■ **TEXTO PARA LEER**
.....
La vida humana es corta, así que bastante tenemos con lo nuestro, dirán algunos, con lo que sucede en torno a nuestro territorio, nuestra casa, nuestros amigos y seres queridos. Pero eso era más sencillo en el pasado, y no digamos en el pasado remoto, donde la gente apenas se movía del lugar en el que había nacido, salvo unos cuantos afortunados (o desafortunados: muchos se movieron muy a su pesar).

Tampoco había conciencia exacta de lo que pasaba en otras latitudes, al menos no de manera directa y habitual, hasta que llegaron los periódicos a finales del siglo XVII y, sobre todo, en el siglo XVIII. Desde luego, las noticias iban y venían, pero cuando alcanzaban a la gente ya no eran noticia, sino más bien leyenda, o chismorreo, y la realidad y la ficción se mezclaban (tanto como hoy, estarán pensando algunos de ustedes). En una palabra, el presente era tan importante como ahora, pero se trataba de un presente más inmediato y doméstico, que a menudo no se sentía concernido por lo que sucedía en otros lugares del globo (y eso cuando se tuvo constancia de que esto era un globo, aunque algunos incluso lo niegan hoy).
.....
■ **ORDEN DE TRABAJO 1**
Copia un trozo del texto sobre las noticias en el pasado, pero cambia "territorio" por "barrio". Empieza en las palabras "La vida humana" y para después de "a su pesar).".
■ **ORDEN DE TRABAJO 2**
Según el texto sobre las noticias en el pasado, ¿cuándo llegaron los periódicos?
■ **ORDEN DE TRABAJO 3**
Retoma el texto sobre las noticias en el pasado y sigue escribiéndolo a partir de su última frase.
Las filas que vienen después son material aparte y no tienen que ver con el texto.

■ **DATOS REGISTRADOS**
.....
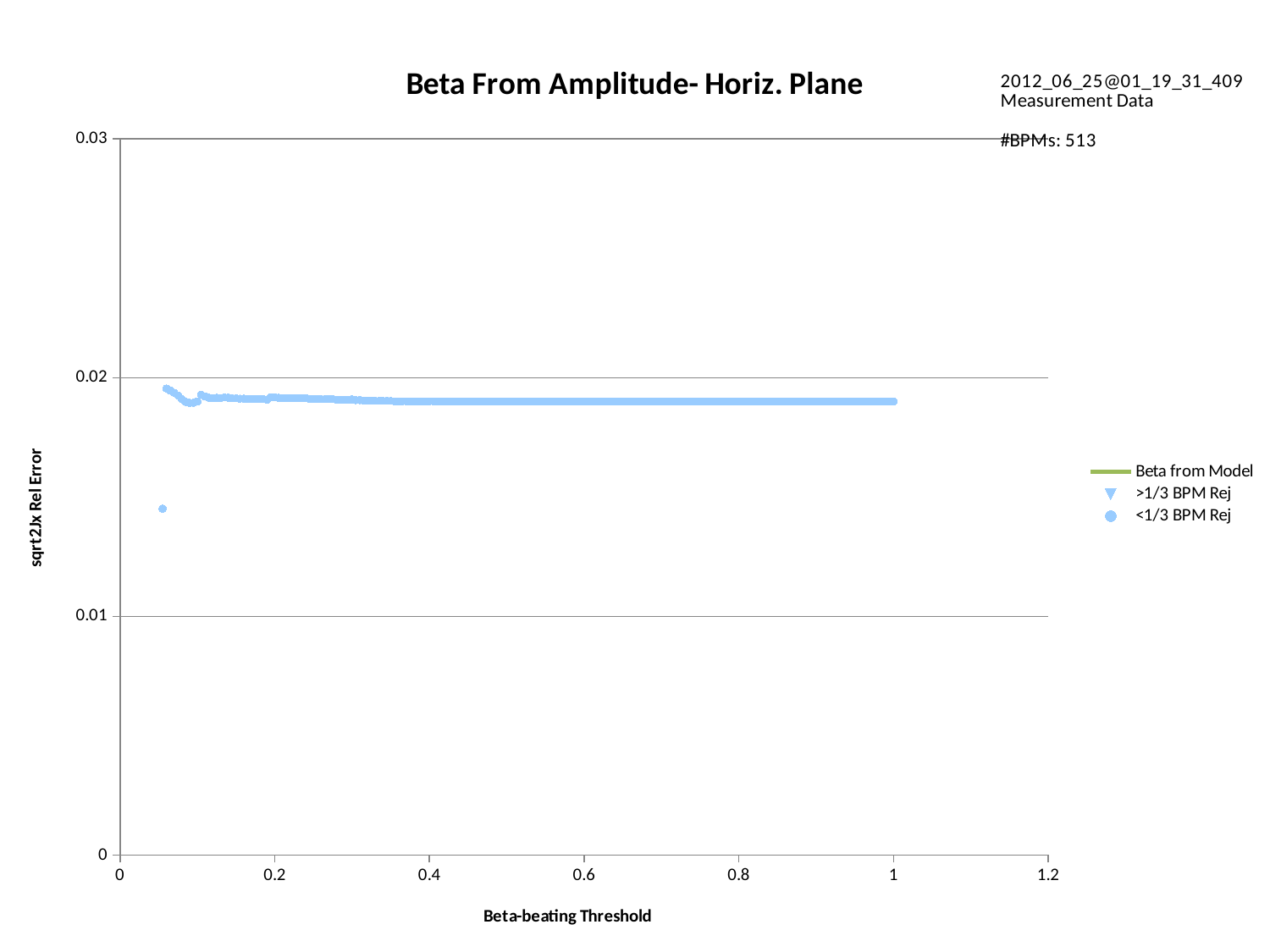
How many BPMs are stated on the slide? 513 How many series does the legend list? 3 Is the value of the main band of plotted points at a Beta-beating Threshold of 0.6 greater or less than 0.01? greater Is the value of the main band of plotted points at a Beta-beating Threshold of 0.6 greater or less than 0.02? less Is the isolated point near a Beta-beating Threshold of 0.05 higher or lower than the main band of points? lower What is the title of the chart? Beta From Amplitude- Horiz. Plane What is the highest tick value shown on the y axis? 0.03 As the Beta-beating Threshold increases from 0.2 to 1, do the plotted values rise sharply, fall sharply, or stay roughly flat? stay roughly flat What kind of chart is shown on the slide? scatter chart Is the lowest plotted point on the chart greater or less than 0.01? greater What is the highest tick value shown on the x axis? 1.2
.....
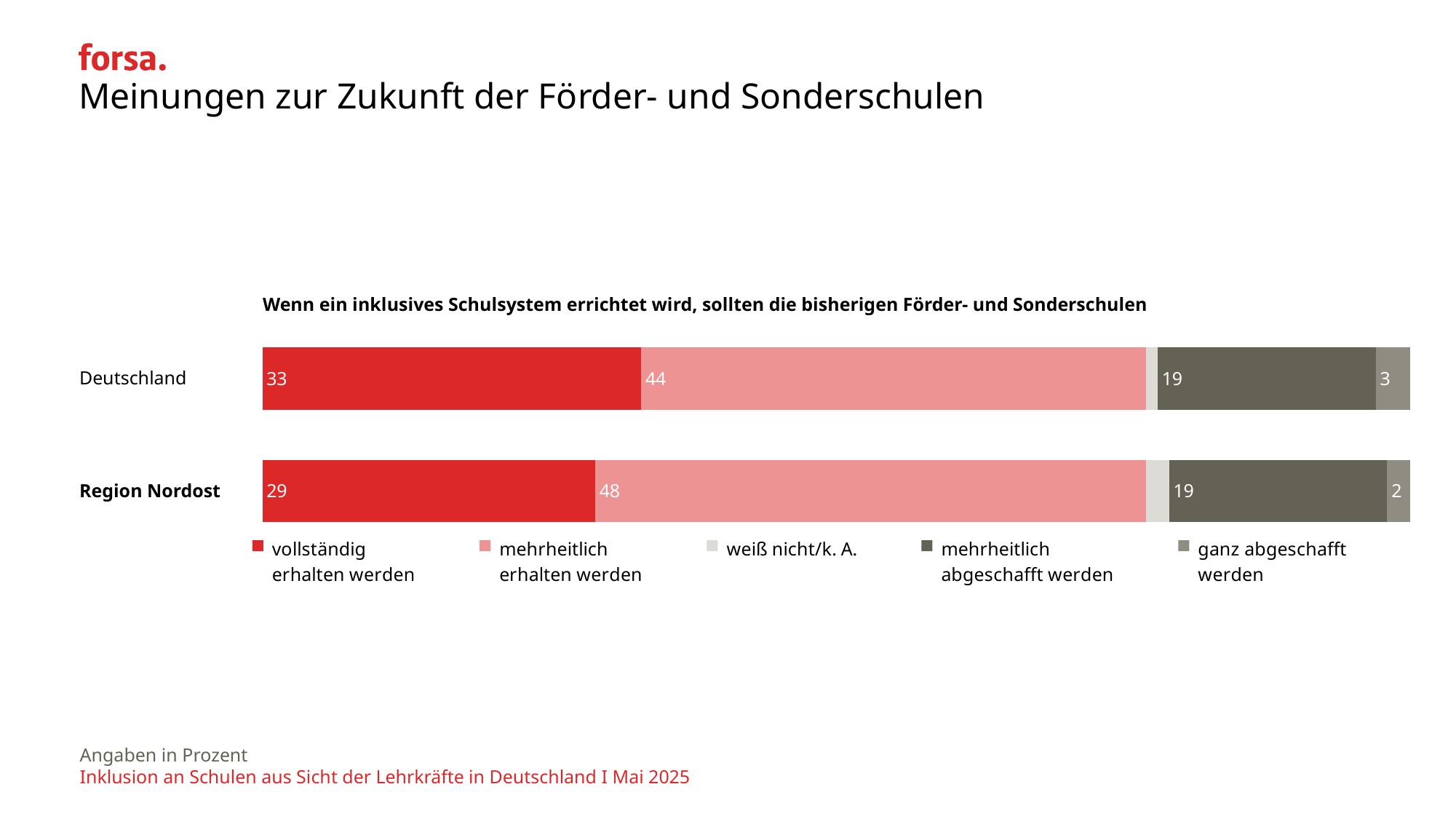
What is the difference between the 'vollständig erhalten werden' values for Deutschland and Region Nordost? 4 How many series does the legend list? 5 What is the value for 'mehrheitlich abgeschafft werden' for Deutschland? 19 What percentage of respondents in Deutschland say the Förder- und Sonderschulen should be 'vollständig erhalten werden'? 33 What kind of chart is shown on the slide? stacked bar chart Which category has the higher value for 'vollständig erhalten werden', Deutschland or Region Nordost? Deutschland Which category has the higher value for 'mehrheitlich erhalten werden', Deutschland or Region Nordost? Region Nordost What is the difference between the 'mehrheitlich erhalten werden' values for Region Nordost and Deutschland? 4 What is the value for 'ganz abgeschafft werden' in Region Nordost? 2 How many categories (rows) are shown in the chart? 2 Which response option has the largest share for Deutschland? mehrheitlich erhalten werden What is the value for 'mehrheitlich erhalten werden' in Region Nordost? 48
.....
■ **RESPUESTA 1**
La vida humana es corta, así que bastante tenemos con lo nuestro, dirán algunos, con lo que sucede en torno a nuestro barrio, nuestra casa, nuestros amigos y seres queridos. Pero eso era más sencillo en el pasado, y no digamos en el pasado remoto, donde la gente apenas se movía del lugar en el que había nacido, salvo unos cuantos afortunados (o desafortunados: muchos se movieron muy a su pesar).

■ **RESPUESTA 2**
A finales del siglo XVII y, sobre todo, en el siglo XVIII.

■ **RESPUESTA 3**
Lo que parece claro es que el mundo se ha hecho más pequeño, como decimos a menudo. Todo es más cercano, lo bueno y lo malo, al menos todo entra por las pantallas que nos iluminan o nos ciegan (o ambas cosas) y es muy difícil, salvo que uno se pierda en el monte, o en un lugar sin cobertura de internet (en la España vaciada hay unos cuantos), zafarse de la realidad, a veces pesadísima, de tal manera que la información ha pasado de ser escasa a ser excesiva y abrumadora, y, lo que es peor, no siempre creíble.

Claro que esto siempre ocurrió, como decimos: en la antigüedad las noticias llegaban después de pasar por mil manos (o bocas) interesadas, y ahora pasan por filtros, redes, censuras, creadores de realidades alternativas y en este plan. De alguna manera así nació la literatura: jugando con las posibilidades de la realidad, modificándola, recreándola, adaptándola o tergiversándola. Ahora bien, las leyendas y los mitos eran percibidos como tales, salvo para los más crédulos o fanáticos. Hoy los bulos no alcanzan esa calidad literaria, pero pueden engañar mucho más: porque se producen en el lado de la realidad, se venden como realidad.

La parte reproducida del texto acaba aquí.